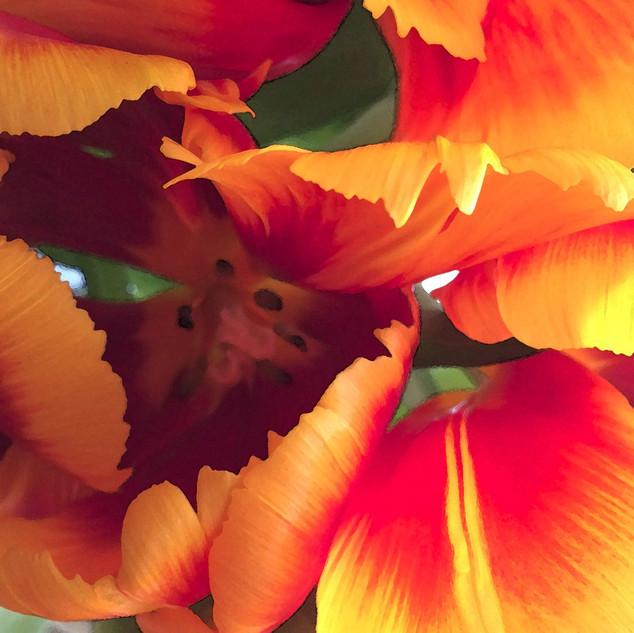 Yellow Parrot Tulip 3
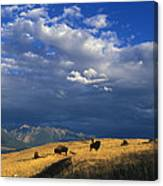 Bison Back From The Brink Canvas Print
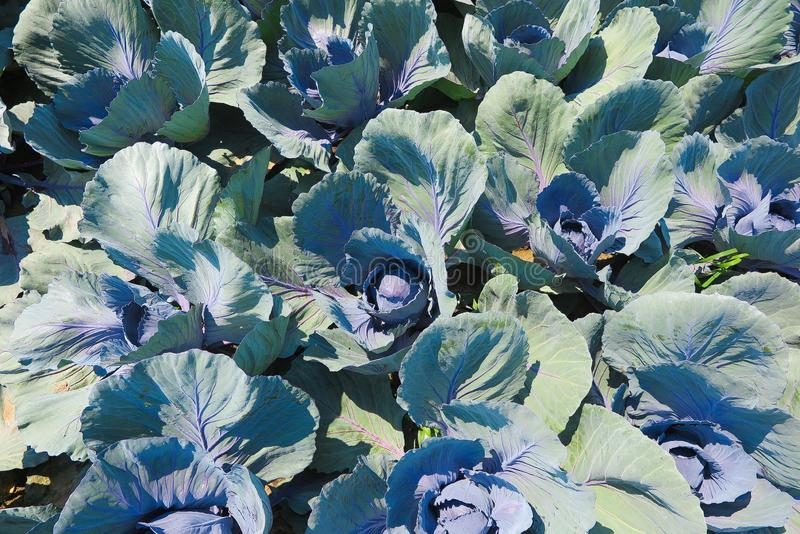 Close up of field with red cabbage plants - Netherlands, Venlo royalty free stock image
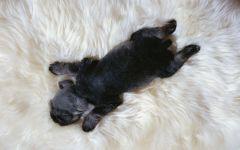 Спящий щенок цвергшнауцера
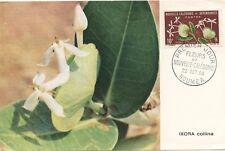 FIRST DAY COVER / 1° JOUR / FLEURS DE NOUVELLE CALEDONIE NOUMEA 1964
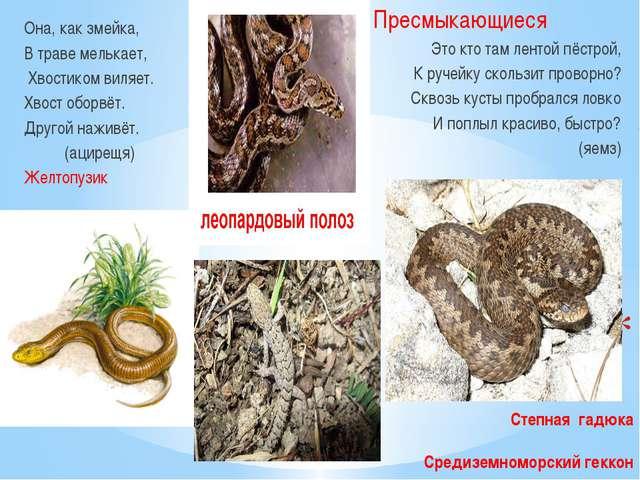 Степная гадюка Средиземноморский геккон Она, как змейка, В траве мелькает, Х...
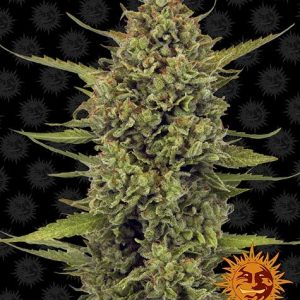 Barneys Farm - Acapulco Gold Feminized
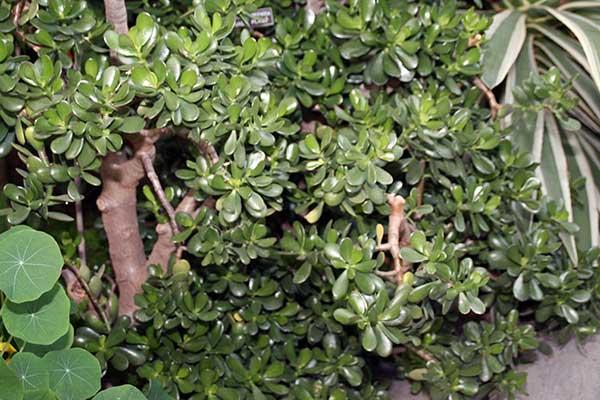 Planta jade
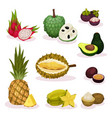 detailed flat set of different exotic vector image vector image
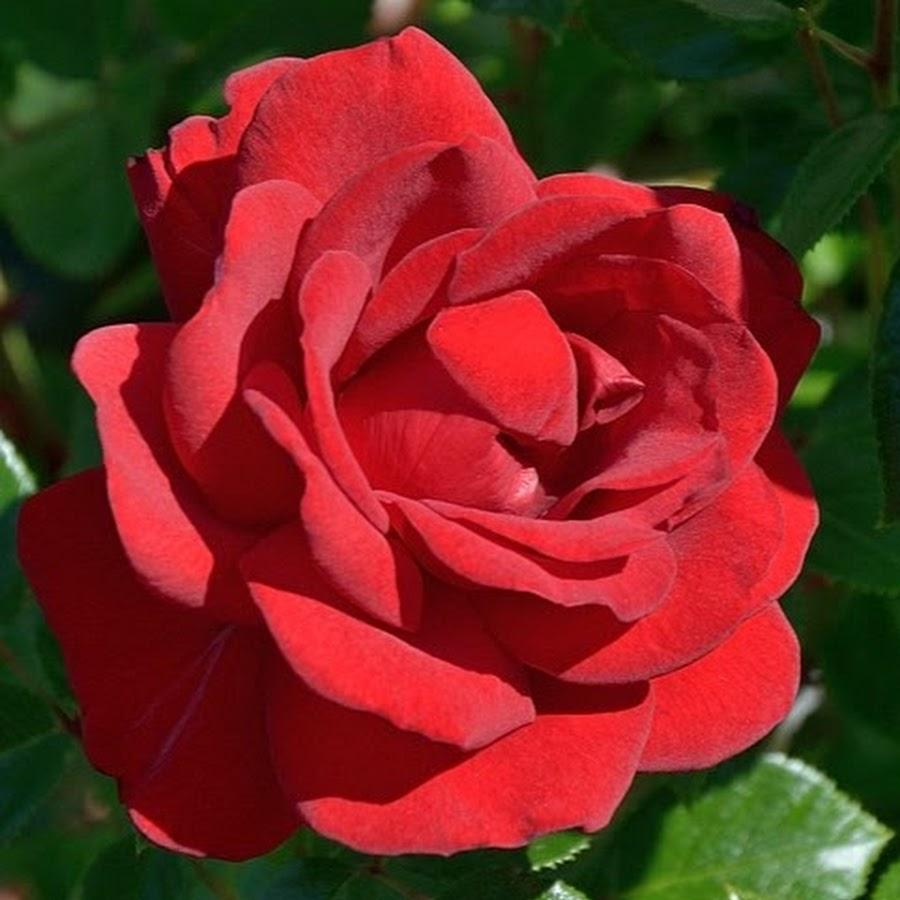 как роза картинки саженцев форма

= = =

Assignment → Each entry above should be copied exactly. The pictures should not.

Output of the task →
 Yellow Parrot Tulip 3
 Bison Back From The Brink Canvas Print
 Close up of field with red cabbage plants - Netherlands, Venlo royalty free stock image
 Спящий щенок цвергшнауцера
 FIRST DAY COVER / 1° JOUR / FLEURS DE NOUVELLE CALEDONIE NOUMEA 1964
 Степная гадюка Средиземноморский геккон Она, как змейка, В траве мелькает, Х...
 Barneys Farm - Acapulco Gold Feminized
 Planta jade
 detailed flat set of different exotic vector image vector image
 как роза картинки саженцев форма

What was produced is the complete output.